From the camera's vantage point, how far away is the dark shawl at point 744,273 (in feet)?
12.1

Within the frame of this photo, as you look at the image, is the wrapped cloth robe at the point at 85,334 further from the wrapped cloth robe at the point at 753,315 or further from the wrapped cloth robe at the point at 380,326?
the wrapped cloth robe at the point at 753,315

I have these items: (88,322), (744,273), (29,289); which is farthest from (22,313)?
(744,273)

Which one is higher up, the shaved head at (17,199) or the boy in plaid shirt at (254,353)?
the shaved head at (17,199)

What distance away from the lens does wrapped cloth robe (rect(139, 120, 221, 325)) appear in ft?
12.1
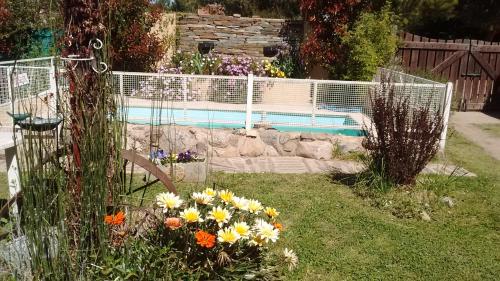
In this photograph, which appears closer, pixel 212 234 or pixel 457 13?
pixel 212 234

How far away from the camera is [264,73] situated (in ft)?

══════════

» **Work required**
Repeat the entire listing above verbatim, from its first line through its last, and leave the picture out of your copy.

» **Result below**
From the camera's vantage point, how far away is the dark shawl at point 744,273 (in feet)?
12.1

Within the frame of this photo, as you look at the image, is the wrapped cloth robe at the point at 85,334 further from the wrapped cloth robe at the point at 753,315 or further from the wrapped cloth robe at the point at 380,326?
the wrapped cloth robe at the point at 753,315

I have these items: (88,322), (744,273), (29,289); which is farthest from (22,313)?
(744,273)

Which one is higher up, the shaved head at (17,199) or the boy in plaid shirt at (254,353)?
the shaved head at (17,199)

What distance away from the lens does wrapped cloth robe (rect(139, 120, 221, 325)) appear in ft?
12.1
In this photograph, which appears closer, pixel 212 234 or pixel 457 13?
pixel 212 234

How far away from the camera is [264,73] situated (in ft)?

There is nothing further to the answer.